References: Style, Character, and Image Prompts
Pure text prompting hits a ceiling. To control exactly what you get, you feed the model images as well as words. In 2026 every serious tool supports reference images for style, for a specific subject, and for composition. This lesson covers all three and when to use each.
Step 1: Style references copy the look, not the content
A style reference (Midjourney --sref, or a style image slot in Flux based tools) tells the model to borrow the palette, texture, and mood of a reference while generating your own subject. Use it to keep a whole campaign visually consistent.
Step 2: Character and subject references
To keep the same face or product across many images, use a character reference (Midjourney --cref) or an identity feature in tools like Flux and Runway. You supply a clear, well lit reference of the subject and the model carries its identity into new scenes.

####

◆ Your task ◆
Please repeat the entire lesson above on reference images word for word.

####

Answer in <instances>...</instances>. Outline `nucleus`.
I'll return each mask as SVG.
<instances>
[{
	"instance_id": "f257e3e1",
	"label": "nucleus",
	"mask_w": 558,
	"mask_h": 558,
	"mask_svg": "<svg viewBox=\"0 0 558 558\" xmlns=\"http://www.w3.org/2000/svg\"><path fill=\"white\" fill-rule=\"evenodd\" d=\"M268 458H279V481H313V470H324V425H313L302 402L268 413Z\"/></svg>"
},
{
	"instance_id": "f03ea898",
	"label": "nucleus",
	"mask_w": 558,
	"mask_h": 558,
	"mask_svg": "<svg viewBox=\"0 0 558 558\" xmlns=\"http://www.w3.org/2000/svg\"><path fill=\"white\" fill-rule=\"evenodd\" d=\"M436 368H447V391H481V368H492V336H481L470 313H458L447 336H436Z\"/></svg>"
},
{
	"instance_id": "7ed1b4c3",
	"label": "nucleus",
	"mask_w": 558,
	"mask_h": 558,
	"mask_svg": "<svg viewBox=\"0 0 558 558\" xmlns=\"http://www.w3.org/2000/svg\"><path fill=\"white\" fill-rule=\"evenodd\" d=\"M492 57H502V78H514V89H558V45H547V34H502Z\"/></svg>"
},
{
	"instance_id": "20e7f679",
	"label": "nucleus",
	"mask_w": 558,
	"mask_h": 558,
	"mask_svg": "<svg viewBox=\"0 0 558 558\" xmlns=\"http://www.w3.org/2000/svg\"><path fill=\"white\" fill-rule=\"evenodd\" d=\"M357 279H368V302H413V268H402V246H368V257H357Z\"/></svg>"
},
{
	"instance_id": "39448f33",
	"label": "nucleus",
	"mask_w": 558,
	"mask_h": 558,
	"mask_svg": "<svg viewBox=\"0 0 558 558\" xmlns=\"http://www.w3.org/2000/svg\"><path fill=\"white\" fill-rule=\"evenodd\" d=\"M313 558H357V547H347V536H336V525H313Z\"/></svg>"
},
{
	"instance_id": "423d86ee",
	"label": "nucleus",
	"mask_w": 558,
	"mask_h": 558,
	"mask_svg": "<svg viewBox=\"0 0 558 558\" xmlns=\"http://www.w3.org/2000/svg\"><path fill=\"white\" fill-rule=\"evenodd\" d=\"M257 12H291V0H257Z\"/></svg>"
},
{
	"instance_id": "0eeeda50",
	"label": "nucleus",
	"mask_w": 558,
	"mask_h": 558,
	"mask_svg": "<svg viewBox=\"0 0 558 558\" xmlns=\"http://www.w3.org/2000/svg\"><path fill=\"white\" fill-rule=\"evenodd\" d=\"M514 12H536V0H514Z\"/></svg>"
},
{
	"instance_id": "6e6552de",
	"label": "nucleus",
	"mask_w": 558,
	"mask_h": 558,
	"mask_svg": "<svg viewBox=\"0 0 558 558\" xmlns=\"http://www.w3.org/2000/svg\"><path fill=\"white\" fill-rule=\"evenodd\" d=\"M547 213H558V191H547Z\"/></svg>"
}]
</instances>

####

◆ Result of this exercise ◆
References: Style, Character, and Image Prompts
Pure text prompting hits a ceiling. To control exactly what you get, you feed the model images as well as words. In 2026 every serious tool supports reference images for style, for a specific subject, and for composition. This lesson covers all three and when to use each.
Step 1: Style references copy the look, not the content
A style reference (Midjourney --sref, or a style image slot in Flux based tools) tells the model to borrow the palette, texture, and mood of a reference while generating your own subject. Use it to keep a whole campaign visually consistent.
Step 2: Character and subject references
To keep the same face or product across many images, use a character reference (Midjourney --cref) or an identity feature in tools like Flux and Runway. You supply a clear, well lit reference of the subject and the model carries its identity into new scenes.